Even now, when Carlson is at the VA for treatment or follow-up, he and Shkendi likely pass each other in the halls, each unaware of the other or how intertwined their lives are, how dependent and how grateful they are to each other.

In the quarter-century I have been executive director at Eastside Neighborhood Services, I have seen such coincidences, such miracles, a thousand times. Yet each is unique and special. Our agency is celebrating our 100th anniversary, also something of a miracle, given the ever-dwindling resources for social services funding.

And, incidentally, Shkendi says it is a miracle that she and her family now live in the U.S. She told me this is the one country that she knew would offer a better life for her children and that she and her husband were willing to go through 10 years of uncertainty in temporary housing and subsistence jobs in Greece just to make it here.

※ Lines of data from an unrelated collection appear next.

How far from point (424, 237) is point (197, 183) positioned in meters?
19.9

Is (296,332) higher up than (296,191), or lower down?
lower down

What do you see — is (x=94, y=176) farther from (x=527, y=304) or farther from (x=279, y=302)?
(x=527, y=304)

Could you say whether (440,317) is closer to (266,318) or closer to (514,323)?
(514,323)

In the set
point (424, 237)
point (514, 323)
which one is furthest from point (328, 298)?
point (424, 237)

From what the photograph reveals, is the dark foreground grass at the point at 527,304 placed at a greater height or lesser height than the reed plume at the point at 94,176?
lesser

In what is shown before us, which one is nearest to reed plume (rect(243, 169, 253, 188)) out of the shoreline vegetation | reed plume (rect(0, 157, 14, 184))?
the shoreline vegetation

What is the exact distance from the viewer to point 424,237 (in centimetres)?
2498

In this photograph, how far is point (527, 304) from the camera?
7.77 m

I tell people never to be ashamed of what they can afford to give. It can be a can of soup or a bar of soap. Or a pair of gloves. I tell them that the very act of giving will change them in ways they can never imagine. Bob Carlson says that by giving back to our agency, he is both a different man and a better man. Carlson's donations helped create programs whose graduates may give him comfort if he fights recurring cancer, something he never anticipated. Grace awaits all who give.

So if you are thinking of giving something back to your community, stop thinking and start acting. There is never a better time than now. And remember, no matter what you give, your own holiday miracle will be set in motion.

Bill Laden is executive director of East Side Neighborhood Services.